Trecho citado:
===

O governo brasileiro começou a analisar possíveis medidas contra os Estados Unidos após o anúncio de novas tarifas sobre produtos exportados pelo Brasil. A reação poderá envolver restrições relacionadas aos royalties do setor audiovisual, patentes farmacêuticas e a retomada de uma disputa na Organização Mundial do Comércio (OMC).

Ministros e técnicos do governo federal reúnem-se nesta quinta-feira (16), no Palácio do Planalto, para avaliar os impactos das medidas norte-americanas e elaborar alternativas. As propostas serão apresentadas ao presidente Luiz Inácio Lula da Silva, que deverá definir os próximos passos.

Entre as possibilidades examinadas está a aplicação da Lei de Reciprocidade Econômica, criada para permitir que o Brasil responda a decisões comerciais unilaterais tomadas por outros países. O mecanismo poderá autorizar ações proporcionais contra setores relevantes para a economia norte-americana.

Uma das alternativas seria limitar pagamentos ou estabelecer uma tributação adicional sobre remessas de dividendos e royalties do setor audiovisual. Filmes, séries, plataformas de transmissão e outras produções dos Estados Unidos movimentam valores expressivos no mercado brasileiro, o que torna o segmento uma área estratégica nas relações econômicas entre os dois países.

O governo também avalia medidas relacionadas às patentes farmacêuticas. Qualquer iniciativa nessa área, entretanto, precisaria passar por uma análise técnica e jurídica cuidadosa, considerando os compromissos internacionais assumidos pelo Brasil e os possíveis efeitos sobre o acesso da população a medicamentos.

Apesar das discussões, nenhuma dessas ações foi oficialmente aprovada. As alternativas fazem parte de um conjunto de instrumentos estudados pelo governo para responder às tarifas sem provocar prejuízos desnecessários à economia brasileira, às empresas e aos consumidores.

===

Tarefas propostas:
1. No trecho citado, por que qualquer iniciativa envolvendo patentes farmacêuticas exigiria uma análise técnica e jurídica cuidadosa? Responda em uma a três frases.
2. Retome o texto sobre a resposta do governo brasileiro às tarifas dos Estados Unidos a partir do ponto em que ele termina.

===

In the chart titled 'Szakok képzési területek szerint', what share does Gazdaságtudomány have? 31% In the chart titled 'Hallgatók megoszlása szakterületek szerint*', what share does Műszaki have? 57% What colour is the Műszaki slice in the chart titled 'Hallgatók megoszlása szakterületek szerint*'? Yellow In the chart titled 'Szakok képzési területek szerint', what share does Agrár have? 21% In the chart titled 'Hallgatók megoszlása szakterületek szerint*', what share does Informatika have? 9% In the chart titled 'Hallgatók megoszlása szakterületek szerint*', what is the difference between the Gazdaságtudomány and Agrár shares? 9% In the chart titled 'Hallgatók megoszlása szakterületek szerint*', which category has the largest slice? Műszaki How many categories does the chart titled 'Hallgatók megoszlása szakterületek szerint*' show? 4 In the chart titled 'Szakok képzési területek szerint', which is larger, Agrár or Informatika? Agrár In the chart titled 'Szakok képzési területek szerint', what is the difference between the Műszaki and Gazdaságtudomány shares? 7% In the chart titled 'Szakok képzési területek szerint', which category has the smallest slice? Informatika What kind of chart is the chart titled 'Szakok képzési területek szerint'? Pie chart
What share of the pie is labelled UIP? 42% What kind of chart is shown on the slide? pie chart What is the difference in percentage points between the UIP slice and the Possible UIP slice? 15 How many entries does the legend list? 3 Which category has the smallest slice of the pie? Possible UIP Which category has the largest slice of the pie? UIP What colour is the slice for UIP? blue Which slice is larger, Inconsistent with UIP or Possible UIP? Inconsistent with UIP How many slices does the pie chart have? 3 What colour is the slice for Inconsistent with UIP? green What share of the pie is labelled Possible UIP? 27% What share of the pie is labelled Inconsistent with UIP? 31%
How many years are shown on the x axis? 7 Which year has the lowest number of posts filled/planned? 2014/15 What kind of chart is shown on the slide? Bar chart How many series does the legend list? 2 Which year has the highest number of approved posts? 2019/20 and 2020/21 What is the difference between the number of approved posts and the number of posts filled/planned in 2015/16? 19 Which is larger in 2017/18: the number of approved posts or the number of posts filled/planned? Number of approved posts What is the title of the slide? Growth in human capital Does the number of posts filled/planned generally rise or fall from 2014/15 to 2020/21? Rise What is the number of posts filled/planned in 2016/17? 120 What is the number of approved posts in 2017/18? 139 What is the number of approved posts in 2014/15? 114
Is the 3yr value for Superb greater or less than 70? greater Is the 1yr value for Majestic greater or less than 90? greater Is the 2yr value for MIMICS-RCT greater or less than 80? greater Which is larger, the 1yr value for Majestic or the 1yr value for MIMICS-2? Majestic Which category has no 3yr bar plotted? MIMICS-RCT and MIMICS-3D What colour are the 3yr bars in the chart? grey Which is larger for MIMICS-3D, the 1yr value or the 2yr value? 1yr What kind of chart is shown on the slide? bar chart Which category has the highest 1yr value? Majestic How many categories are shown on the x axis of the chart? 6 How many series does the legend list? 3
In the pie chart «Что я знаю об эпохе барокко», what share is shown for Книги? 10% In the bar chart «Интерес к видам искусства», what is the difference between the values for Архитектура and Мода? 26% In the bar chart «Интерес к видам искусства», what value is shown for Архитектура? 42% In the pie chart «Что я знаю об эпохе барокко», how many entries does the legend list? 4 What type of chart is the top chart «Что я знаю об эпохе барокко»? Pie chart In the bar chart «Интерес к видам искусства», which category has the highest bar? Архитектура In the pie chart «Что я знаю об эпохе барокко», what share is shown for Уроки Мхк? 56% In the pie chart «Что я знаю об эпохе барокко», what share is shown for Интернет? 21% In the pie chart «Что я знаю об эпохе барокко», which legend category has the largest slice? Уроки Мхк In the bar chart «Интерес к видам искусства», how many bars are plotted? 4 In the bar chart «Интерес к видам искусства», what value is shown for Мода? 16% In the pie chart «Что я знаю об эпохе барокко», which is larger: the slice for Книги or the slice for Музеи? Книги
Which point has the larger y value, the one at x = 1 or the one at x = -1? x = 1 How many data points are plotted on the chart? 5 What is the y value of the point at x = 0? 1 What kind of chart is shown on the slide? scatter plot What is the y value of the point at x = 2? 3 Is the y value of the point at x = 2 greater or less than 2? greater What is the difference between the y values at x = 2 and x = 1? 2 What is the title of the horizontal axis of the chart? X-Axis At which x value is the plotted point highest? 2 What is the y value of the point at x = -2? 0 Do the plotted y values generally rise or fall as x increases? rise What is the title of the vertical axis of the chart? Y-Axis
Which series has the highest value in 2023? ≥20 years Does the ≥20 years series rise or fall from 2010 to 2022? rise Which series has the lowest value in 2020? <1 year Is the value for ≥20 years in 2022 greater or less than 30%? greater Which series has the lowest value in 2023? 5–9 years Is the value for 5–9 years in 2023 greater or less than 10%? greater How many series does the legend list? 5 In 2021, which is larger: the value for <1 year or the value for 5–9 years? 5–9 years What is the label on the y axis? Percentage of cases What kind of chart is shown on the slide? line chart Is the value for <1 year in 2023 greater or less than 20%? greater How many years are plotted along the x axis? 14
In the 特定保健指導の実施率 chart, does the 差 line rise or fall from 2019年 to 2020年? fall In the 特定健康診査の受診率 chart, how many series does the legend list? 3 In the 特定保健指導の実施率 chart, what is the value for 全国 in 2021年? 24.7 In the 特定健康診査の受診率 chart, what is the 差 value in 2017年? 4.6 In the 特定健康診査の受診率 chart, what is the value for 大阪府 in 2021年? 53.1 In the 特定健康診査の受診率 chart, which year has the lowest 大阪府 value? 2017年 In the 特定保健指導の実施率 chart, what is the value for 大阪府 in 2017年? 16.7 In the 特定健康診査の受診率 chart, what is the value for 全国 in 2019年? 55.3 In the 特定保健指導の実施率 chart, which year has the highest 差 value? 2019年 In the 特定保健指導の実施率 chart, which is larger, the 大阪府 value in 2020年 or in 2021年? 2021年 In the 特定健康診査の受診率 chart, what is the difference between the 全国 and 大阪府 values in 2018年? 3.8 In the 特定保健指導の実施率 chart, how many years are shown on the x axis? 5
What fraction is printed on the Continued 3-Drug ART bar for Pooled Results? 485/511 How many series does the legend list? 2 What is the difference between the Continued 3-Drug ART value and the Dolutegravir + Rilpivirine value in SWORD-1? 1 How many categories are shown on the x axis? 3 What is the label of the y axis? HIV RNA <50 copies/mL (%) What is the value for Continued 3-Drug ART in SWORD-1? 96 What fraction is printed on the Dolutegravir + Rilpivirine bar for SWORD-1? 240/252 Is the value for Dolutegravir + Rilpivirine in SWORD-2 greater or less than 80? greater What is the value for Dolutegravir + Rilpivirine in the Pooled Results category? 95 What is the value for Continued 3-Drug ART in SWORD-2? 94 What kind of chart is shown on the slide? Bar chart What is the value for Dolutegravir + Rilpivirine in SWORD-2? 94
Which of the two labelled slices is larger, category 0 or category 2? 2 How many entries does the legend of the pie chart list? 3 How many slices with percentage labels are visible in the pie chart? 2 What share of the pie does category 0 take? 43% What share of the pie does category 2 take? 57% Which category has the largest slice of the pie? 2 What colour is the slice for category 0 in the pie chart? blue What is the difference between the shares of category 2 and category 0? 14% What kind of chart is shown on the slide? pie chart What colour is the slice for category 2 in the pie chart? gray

===

Respostas apresentadas:
1. Porque seria necessário levar em conta os compromissos internacionais assumidos pelo Brasil. Também seria preciso considerar os possíveis efeitos sobre o acesso da população a medicamentos.

2.
Disputa pode voltar à OMC

Outra frente considerada pelo governo é a retomada do processo brasileiro na Organização Mundial do Comércio. Como a disputa foi iniciada anteriormente, o Brasil poderá avançar mais rapidamente e solicitar a criação de um painel para analisar se as tarifas norte-americanas estão de acordo com as regras do comércio internacional.

Uma decisão favorável na OMC poderia dar maior respaldo jurídico ao Brasil para adotar medidas de compensação. Entretanto, a capacidade da organização de solucionar conflitos comerciais enfrenta limitações diante das dificuldades de funcionamento de alguns de seus mecanismos.

Integrantes do governo indicam que a resposta brasileira deverá ser firme, embora o formato final dependa das orientações de Lula. A estratégia precisará equilibrar a defesa dos exportadores nacionais, a preservação dos empregos e a manutenção do diálogo diplomático com Washington.

A discussão ocorre em um momento de aumento das tensões no comércio internacional, marcado pela expansão de políticas protecionistas e pelo uso de tarifas como instrumento de pressão econômica.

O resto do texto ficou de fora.